Rebuilding livelihoods in flood-hit Philippines a 'top priority' for Christian Aid

A family wades through floodwaters after receiving relief goods at an evacuation center at Calumpit township, Bulacan province, north of Manila, Philippines Thursday August 22, 2013.(AP)

Christian Aid says thousands in the Philippines have lost their livelihoods after floods washed away £7 million-worth of crops.

The aid agency has released emergency funds to partners in Philippines are distributing emergency food and other basic items among families affected by the severe flooding.

Five days of incessant monsoon rains were made worse by Typhoons Utor and Trami, triggering flooding across 247 municipalities. Entire villages have been deluged and at the height of the bad weather, up to 70 per cent of capital Metro Manila was submerged.

At least 38 people have been killed and over 3,000 houses destroyed.
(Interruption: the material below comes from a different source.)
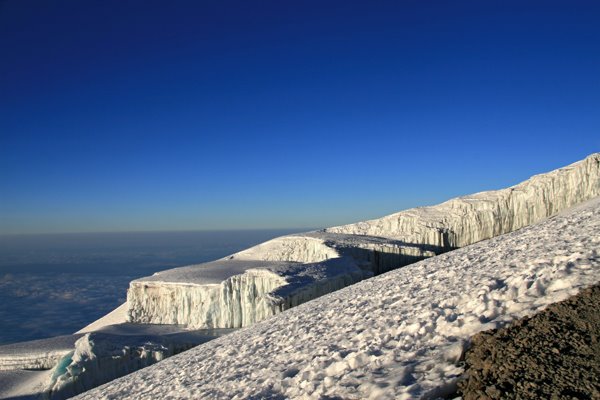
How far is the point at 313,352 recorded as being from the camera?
18.7 feet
Many people have been left without any income or food after crops of vegetables and corn were washed away.

An estimated 3.4 million people have been affected across the 247 municipalities.

In addition to food, Christian Aid partners are distributing sleeping mats, blankets and buckets, as well as cash grants that can be used to buy medicine or materials for shelter.
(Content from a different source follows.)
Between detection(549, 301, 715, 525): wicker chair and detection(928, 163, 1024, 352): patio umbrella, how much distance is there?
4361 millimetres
Some families are starting to return to their homes, but Christian Aid said many areas were still under water and people were unable to work.

Although the full impact is still not known, Christian Aid is focusing its attention on the needs of families that have lost livelihoods, particularly in the high-risk Pacific-facing province of Aurora.  It said this would be a "top priority" in the coming months.

Alwynn Javier, Christian Aid's Resilience Officer for Southeast Asia, said: "Many communities where Christian Aid and partner organisations have carried out disaster risk reduction work in previous years have demonstrated the benefits of being prepared and resilient.

"Community-based groups such as Buklod TAO in San Mateo, Damayan in Taytay, and the Barangay Emergency Response Team (BERT) in Binan all played important roles in early warning, evacuation and relief efforts in their own communities.

"They proved that, if given the opportunity and knowledge, community members are best positioned to respond or get government resources for their immediate needs.

"Aside from urgent relief needs, people are in dire need of support to restore their livelihoods. We need to provide humanitarian assistance that also addresses lost livelihood opportunities, food security and making communities more resilient to disasters and climate change."